#### [REQUIRED TASK]
Extract all of the lines below and reproduce them verbatim, with no changes.

begin DATASET CONTENT

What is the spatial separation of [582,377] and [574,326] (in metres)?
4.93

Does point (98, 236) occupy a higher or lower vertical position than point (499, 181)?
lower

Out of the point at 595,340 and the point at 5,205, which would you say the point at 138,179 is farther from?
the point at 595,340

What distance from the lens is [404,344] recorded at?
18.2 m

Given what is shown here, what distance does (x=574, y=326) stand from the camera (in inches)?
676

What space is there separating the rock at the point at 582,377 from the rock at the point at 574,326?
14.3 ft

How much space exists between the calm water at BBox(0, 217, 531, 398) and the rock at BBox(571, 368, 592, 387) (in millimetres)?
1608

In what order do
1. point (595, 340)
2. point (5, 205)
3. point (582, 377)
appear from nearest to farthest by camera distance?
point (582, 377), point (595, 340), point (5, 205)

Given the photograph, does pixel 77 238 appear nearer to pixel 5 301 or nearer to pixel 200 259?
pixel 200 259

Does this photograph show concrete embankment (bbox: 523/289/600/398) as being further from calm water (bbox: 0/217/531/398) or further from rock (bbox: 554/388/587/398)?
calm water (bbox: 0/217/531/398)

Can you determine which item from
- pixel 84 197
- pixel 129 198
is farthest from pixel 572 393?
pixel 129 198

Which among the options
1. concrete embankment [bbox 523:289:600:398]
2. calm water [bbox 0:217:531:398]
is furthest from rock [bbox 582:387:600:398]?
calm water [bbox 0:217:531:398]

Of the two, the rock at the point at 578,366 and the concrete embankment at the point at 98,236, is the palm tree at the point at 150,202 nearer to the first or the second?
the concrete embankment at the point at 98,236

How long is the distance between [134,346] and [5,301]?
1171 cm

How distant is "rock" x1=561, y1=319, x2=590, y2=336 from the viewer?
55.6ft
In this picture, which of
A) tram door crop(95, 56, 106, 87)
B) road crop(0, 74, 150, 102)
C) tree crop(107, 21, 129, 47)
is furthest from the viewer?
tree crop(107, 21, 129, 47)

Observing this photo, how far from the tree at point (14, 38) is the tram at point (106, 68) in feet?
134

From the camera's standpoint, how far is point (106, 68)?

end DATASET CONTENT

#### [THE ANSWER]
What is the spatial separation of [582,377] and [574,326] (in metres)?
4.93

Does point (98, 236) occupy a higher or lower vertical position than point (499, 181)?
lower

Out of the point at 595,340 and the point at 5,205, which would you say the point at 138,179 is farther from?
the point at 595,340

What distance from the lens is [404,344] recorded at?
18.2 m

Given what is shown here, what distance does (x=574, y=326) stand from the camera (in inches)?
676

What space is there separating the rock at the point at 582,377 from the rock at the point at 574,326?
14.3 ft

How much space exists between the calm water at BBox(0, 217, 531, 398) and the rock at BBox(571, 368, 592, 387) (in millimetres)?
1608

In what order do
1. point (595, 340)
2. point (5, 205)
3. point (582, 377)
appear from nearest to farthest by camera distance?
point (582, 377), point (595, 340), point (5, 205)

Given the photograph, does pixel 77 238 appear nearer to pixel 5 301 or nearer to pixel 200 259?
pixel 200 259

Does this photograph show concrete embankment (bbox: 523/289/600/398) as being further from calm water (bbox: 0/217/531/398) or further from rock (bbox: 554/388/587/398)?
calm water (bbox: 0/217/531/398)

Can you determine which item from
- pixel 84 197
- pixel 129 198
is farthest from pixel 572 393?
pixel 129 198

Which among the options
1. concrete embankment [bbox 523:289:600:398]
2. calm water [bbox 0:217:531:398]
is furthest from rock [bbox 582:387:600:398]?
calm water [bbox 0:217:531:398]

Of the two, the rock at the point at 578,366 and the concrete embankment at the point at 98,236, is the palm tree at the point at 150,202 nearer to the first or the second?
the concrete embankment at the point at 98,236

How long is the distance between [134,346] and [5,301]?
1171 cm

How distant is "rock" x1=561, y1=319, x2=590, y2=336 from the viewer?
55.6ft
In this picture, which of
A) tram door crop(95, 56, 106, 87)
B) road crop(0, 74, 150, 102)
C) tree crop(107, 21, 129, 47)
is furthest from the viewer?
tree crop(107, 21, 129, 47)

Observing this photo, how far from the tree at point (14, 38) is the tram at point (106, 68) in feet?
134

From the camera's standpoint, how far is point (106, 68)?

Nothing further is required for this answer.